TO DO -
**A)** In the Suede article, reproduce verbatim the passage between "Suede: All That" and "his climatic misjudgment.", inclusive.
**B)** Which members of Suede does the Suede article name? Give each with the role the article states.

SELECTED TEXT -
----
Suede: All That Glitters
Brett Anderson puts his bare feet up on a Columbia Records conference table and rakes back his lank fringe. Suede’s gaunt frontman wonders why no one back in balmy London troubled to mention that he’d be arriving in New York on the heels of an early spring snowstorm. In the corner of the room, a pair of sodden moccasins pays mute testament to his climatic misjudgment.
As befits its neo-glam reputation, this month’s English Band of the Century travels with only carry-on luggage. Suede’s glamour, though, is of a distinctly seedy stripe. Anderson’s leather bomber jacket is peeling quite badly, and his black needle cords have seen better days, while bass player Mat Osman’s pin-stripe jacket, desert boots and suede appliqué shirt are equally unlikely to spawn a collection of designer rip-offs.
With its triptych of instantly classic singles – “The Drowners,” “Metal Mickey” and “Animal Nitrate” – Suede announced a changing of the guard in British music, powerfully confirming it with a debut album, Suede, of formidable grace and authority. Anderson’s sterling writing partnership with guitarist Bernard Butler lends much-needed gravitas to the singer’s arch vocal style, a pained cockney whine that recalls London pop lineage from the Small Faces and David Bowie through the Sex Pistols. If Suede has done anything to deserve the mark-down tag of glam, it has been introducing the post-acid-house generation to pelvic posturings.
The trajectory that dumped these threadbare dandies in New York has been a sharp one. Brett Anderson grew up in Haywards Heath, a glorified stoplight between London and Brighton, and after the standard-issue alienated adolescence he lit out for the bright lights of the capital with fellow Smiths buff Osman. They placed a small ad seeking a guitarist for their “eminently important band” and reeled in Butler, at 22 three years their junior, who was later joined by drummer Simon Gilbert.
----
COLLECTED DATA -
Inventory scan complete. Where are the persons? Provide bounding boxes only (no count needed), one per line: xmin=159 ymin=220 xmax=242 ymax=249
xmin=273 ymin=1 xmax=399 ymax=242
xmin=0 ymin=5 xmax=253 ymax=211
----
LIST OF SOLUTIONS -
**A)**
Suede: All That Glitters
Brett Anderson puts his bare feet up on a Columbia Records conference table and rakes back his lank fringe. Suede’s gaunt frontman wonders why no one back in balmy London troubled to mention that he’d be arriving in New York on the heels of an early spring snowstorm. In the corner of the room, a pair of sodden moccasins pays mute testament to his climatic misjudgment.

**B)**
Brett Anderson, frontman and singer
Mat Osman, bass player
Bernard Butler, guitarist
Simon Gilbert, drummer